RECORDS FOR PROCESSING:

====

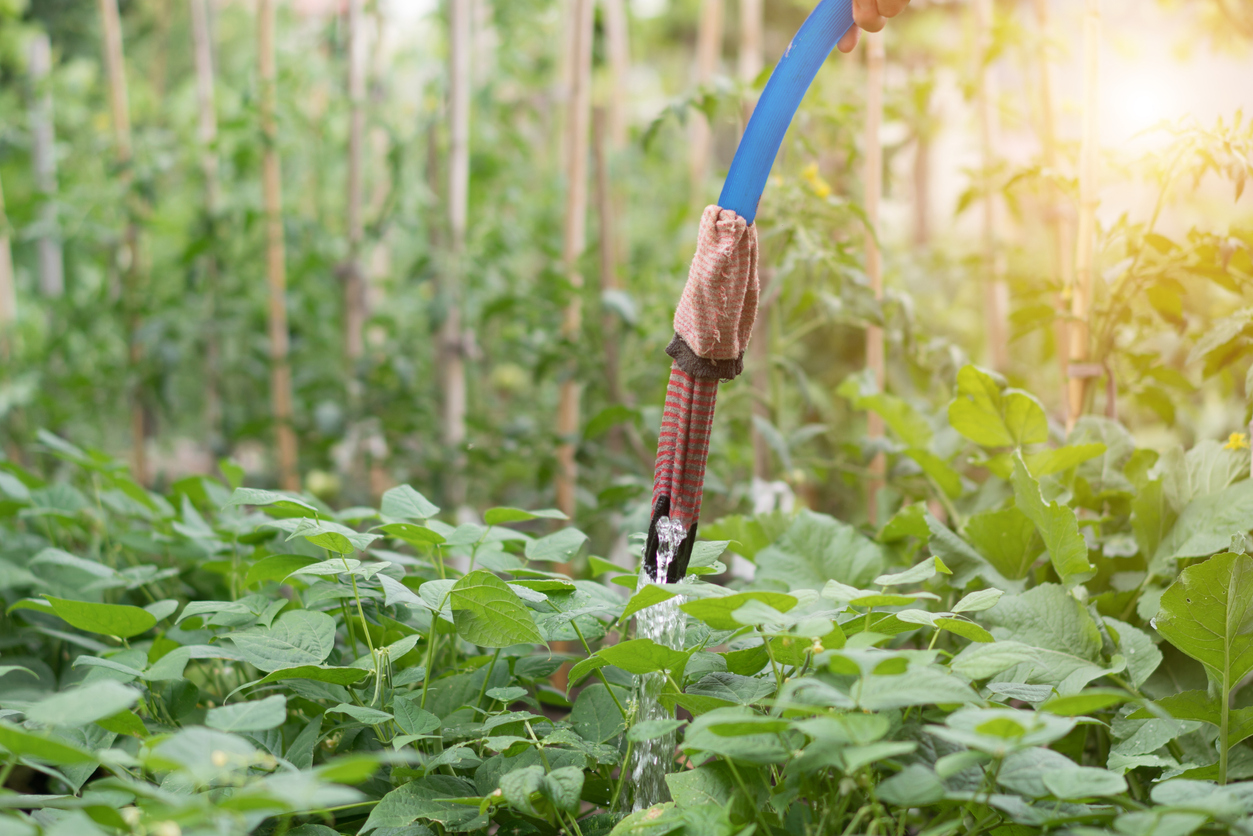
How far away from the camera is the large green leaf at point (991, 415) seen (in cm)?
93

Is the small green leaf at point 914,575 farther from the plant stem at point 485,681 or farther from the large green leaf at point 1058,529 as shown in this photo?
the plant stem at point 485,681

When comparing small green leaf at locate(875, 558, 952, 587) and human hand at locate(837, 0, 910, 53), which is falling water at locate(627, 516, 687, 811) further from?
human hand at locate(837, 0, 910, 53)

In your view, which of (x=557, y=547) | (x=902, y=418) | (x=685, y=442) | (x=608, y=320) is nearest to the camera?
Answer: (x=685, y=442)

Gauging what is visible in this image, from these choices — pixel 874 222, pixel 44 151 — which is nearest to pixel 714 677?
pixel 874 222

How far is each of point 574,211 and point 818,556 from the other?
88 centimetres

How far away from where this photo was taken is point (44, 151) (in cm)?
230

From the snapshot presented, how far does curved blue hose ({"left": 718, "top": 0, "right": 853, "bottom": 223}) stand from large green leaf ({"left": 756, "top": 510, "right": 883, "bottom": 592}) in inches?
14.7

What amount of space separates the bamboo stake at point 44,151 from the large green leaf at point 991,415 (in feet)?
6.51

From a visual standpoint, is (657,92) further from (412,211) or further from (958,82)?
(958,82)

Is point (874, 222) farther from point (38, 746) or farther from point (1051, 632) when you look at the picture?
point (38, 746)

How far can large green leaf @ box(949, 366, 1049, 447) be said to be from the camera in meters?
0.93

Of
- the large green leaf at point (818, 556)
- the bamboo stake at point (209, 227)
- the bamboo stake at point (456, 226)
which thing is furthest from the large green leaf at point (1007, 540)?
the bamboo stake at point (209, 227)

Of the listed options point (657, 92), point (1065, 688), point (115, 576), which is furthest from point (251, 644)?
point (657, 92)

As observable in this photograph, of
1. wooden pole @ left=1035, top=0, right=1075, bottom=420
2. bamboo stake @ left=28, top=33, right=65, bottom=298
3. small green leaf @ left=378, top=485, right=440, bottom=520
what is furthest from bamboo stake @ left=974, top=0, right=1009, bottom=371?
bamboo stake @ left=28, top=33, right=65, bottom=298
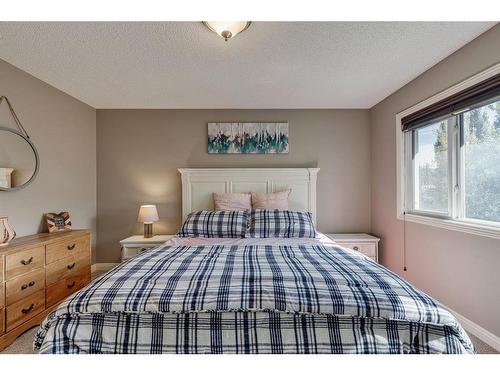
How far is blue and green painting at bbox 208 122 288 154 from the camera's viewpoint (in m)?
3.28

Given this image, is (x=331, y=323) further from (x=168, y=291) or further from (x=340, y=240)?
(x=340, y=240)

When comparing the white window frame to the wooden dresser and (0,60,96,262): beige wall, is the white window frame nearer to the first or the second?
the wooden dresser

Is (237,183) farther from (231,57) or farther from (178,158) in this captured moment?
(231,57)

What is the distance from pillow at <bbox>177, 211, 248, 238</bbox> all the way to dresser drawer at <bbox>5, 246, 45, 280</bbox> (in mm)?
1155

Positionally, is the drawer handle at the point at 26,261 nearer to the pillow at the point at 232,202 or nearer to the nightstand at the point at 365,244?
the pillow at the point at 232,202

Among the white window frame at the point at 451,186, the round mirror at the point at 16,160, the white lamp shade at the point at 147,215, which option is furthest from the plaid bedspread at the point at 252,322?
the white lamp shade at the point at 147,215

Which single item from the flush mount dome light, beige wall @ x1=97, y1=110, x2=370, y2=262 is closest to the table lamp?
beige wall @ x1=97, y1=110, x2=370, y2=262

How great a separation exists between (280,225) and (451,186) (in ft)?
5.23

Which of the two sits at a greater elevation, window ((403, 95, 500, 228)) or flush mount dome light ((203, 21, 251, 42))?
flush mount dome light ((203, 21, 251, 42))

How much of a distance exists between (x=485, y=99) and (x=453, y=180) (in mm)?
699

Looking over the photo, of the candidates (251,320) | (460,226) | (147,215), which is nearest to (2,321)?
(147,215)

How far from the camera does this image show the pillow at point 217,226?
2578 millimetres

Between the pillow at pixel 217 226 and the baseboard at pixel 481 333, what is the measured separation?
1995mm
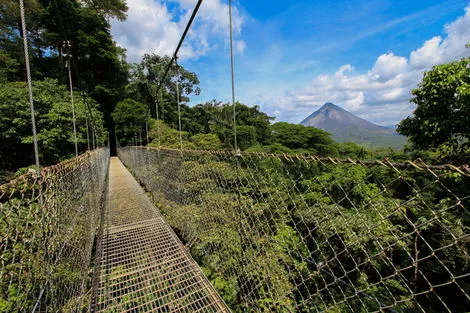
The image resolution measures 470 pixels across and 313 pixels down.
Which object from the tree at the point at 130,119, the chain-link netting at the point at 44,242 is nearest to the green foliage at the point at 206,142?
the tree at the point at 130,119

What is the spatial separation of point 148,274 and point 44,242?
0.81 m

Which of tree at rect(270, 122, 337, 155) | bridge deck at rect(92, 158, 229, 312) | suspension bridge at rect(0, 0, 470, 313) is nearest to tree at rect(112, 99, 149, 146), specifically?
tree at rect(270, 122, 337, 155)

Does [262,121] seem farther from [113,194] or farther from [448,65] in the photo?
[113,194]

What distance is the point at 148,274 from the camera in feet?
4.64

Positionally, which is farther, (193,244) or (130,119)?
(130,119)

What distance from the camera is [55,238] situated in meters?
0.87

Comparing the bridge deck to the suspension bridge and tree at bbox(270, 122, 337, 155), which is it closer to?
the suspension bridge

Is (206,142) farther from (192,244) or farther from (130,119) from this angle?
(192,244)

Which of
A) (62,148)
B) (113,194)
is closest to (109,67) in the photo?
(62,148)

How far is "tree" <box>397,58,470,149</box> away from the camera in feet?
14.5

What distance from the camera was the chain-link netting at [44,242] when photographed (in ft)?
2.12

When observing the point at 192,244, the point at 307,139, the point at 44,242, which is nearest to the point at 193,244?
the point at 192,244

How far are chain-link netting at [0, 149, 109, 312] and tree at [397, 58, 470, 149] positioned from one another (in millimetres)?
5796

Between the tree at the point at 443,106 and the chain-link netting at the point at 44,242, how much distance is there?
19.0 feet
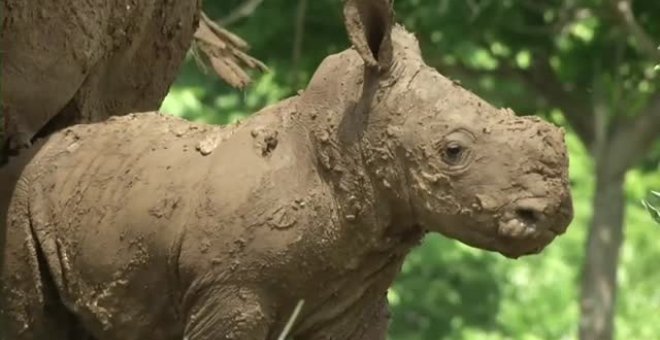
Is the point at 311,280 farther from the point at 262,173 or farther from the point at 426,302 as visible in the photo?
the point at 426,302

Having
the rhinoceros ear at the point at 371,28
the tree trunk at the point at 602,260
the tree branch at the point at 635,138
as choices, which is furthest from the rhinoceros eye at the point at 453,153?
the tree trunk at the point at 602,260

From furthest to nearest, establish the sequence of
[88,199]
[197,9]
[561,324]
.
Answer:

====

DIRECTION: Rewrite all of the items above, replacing "rhinoceros" with "rhino" wherever it appears and changing nothing else. Leave out the pictures.

SOLVED PROBLEM:
How far away from the camera is the large green leaf at point (991, 415) seen (in cm)?
93

Is the small green leaf at point 914,575 farther from the plant stem at point 485,681 or farther from the large green leaf at point 1058,529 as shown in this photo?
the plant stem at point 485,681

When comparing small green leaf at locate(875, 558, 952, 587) and human hand at locate(837, 0, 910, 53), which is falling water at locate(627, 516, 687, 811) further from?
human hand at locate(837, 0, 910, 53)

In your view, which of (x=557, y=547) | (x=902, y=418) | (x=685, y=442) | (x=608, y=320) is nearest to the camera?
Answer: (x=685, y=442)

Gauging what is visible in this image, from these choices — pixel 874 222, pixel 44 151 — which is nearest to pixel 714 677?
pixel 874 222

How far is each of point 574,211 and point 818,556 from the other?
88 centimetres

How far away from where this photo was taken is point (44, 151) (in cm)?
230

From the snapshot presented, how far does curved blue hose ({"left": 718, "top": 0, "right": 853, "bottom": 223}) stand from large green leaf ({"left": 756, "top": 510, "right": 883, "bottom": 592}) in inches?
14.7

What amount of space separates the bamboo stake at point 44,151 from the large green leaf at point 991,415 (in feet)?
6.51

From a visual standpoint, is (657,92) further from (412,211) or further from (958,82)?
(958,82)

Is point (874, 222) farther from point (38, 746) or farther from point (1051, 632) when you look at the picture?
point (38, 746)

How far can large green leaf @ box(949, 366, 1049, 447) be said to be from the camera in meters?
0.93

Of
- the large green leaf at point (818, 556)
- the bamboo stake at point (209, 227)
- the bamboo stake at point (456, 226)
which thing is furthest from the large green leaf at point (1007, 540)?
the bamboo stake at point (209, 227)

Of the listed options point (657, 92), point (1065, 688), point (115, 576), which is furthest from point (251, 644)?
point (657, 92)

As observable in this photograph, of
1. wooden pole @ left=1035, top=0, right=1075, bottom=420
2. bamboo stake @ left=28, top=33, right=65, bottom=298
3. small green leaf @ left=378, top=485, right=440, bottom=520
what is furthest from bamboo stake @ left=974, top=0, right=1009, bottom=371?
bamboo stake @ left=28, top=33, right=65, bottom=298
How far is blue and green painting at bbox 208 122 288 154 from the camera's viewpoint (in m)?
3.28

Given this image, is (x=331, y=323) further from (x=168, y=291) or further from (x=340, y=240)?
(x=340, y=240)

When comparing the white window frame to the wooden dresser and (0,60,96,262): beige wall, is the white window frame nearer to the first or the second?
the wooden dresser

Is (237,183) farther from (231,57) or farther from (178,158) in this captured moment?
(231,57)

What is the distance from pillow at <bbox>177, 211, 248, 238</bbox> all the way to dresser drawer at <bbox>5, 246, 45, 280</bbox> (in mm)?
1155

Positionally, is the drawer handle at the point at 26,261 nearer to the pillow at the point at 232,202 or nearer to the nightstand at the point at 365,244?
the pillow at the point at 232,202

Among the white window frame at the point at 451,186, the round mirror at the point at 16,160, the white lamp shade at the point at 147,215, which option is furthest from the plaid bedspread at the point at 252,322?
the white lamp shade at the point at 147,215

Which single item from the flush mount dome light, beige wall @ x1=97, y1=110, x2=370, y2=262 is closest to the table lamp?
beige wall @ x1=97, y1=110, x2=370, y2=262

How great a separation exists between (280,225) and (451,186) (in ft)?
5.23

Which of the two sits at a greater elevation, window ((403, 95, 500, 228)) or flush mount dome light ((203, 21, 251, 42))?
flush mount dome light ((203, 21, 251, 42))

How much of a distance exists between (x=485, y=99) and (x=453, y=180) (in mm)?
699

Looking over the photo, of the candidates (251,320) | (460,226) | (147,215), which is nearest to (2,321)?
(147,215)

How far from the camera does this image show the pillow at point 217,226?
2578 millimetres

Between the pillow at pixel 217 226 and the baseboard at pixel 481 333, what is the measured separation?
1995mm
The image resolution measures 470 pixels across and 313 pixels down.
Which object from the tree at the point at 130,119, the chain-link netting at the point at 44,242 is nearest to the green foliage at the point at 206,142?
the tree at the point at 130,119

What is the spatial separation of point 148,274 and point 44,242?
0.81 m

Which of tree at rect(270, 122, 337, 155) | bridge deck at rect(92, 158, 229, 312) | suspension bridge at rect(0, 0, 470, 313) is nearest to tree at rect(112, 99, 149, 146), specifically?
tree at rect(270, 122, 337, 155)

Does [262,121] seem farther from [113,194] or farther from [448,65] in the photo?
[113,194]

What distance is the point at 148,274 from the camera in feet?
4.64

Positionally, which is farther, (193,244) or (130,119)?
(130,119)

What distance from the camera is [55,238] situated in meters?
0.87

Comparing the bridge deck to the suspension bridge and tree at bbox(270, 122, 337, 155), which is it closer to?
the suspension bridge

Is (206,142) farther from (192,244) or farther from (130,119) from this angle?
(192,244)

Which of
A) (62,148)
B) (113,194)
is closest to (109,67) in the photo?
(62,148)

How far is "tree" <box>397,58,470,149</box> away from the camera in feet?
14.5

What distance from the camera was the chain-link netting at [44,242] when photographed (in ft)?
2.12

When observing the point at 192,244, the point at 307,139, the point at 44,242, which is nearest to the point at 193,244?
the point at 192,244

How far are chain-link netting at [0, 149, 109, 312] and tree at [397, 58, 470, 149] positioned from one another (in millimetres)?
5796

Between the tree at the point at 443,106 and the chain-link netting at the point at 44,242, how much distance is there?
19.0 feet
Is the point at 311,280 farther from the point at 262,173 or farther from the point at 426,302 as visible in the photo?
the point at 426,302

Having
the rhino ear at the point at 371,28
the tree trunk at the point at 602,260
the tree branch at the point at 635,138
as choices, which is furthest from the rhino eye at the point at 453,153?
the tree trunk at the point at 602,260

From furthest to nearest, establish the sequence of
[88,199]
[197,9]
[561,324]
.
Answer:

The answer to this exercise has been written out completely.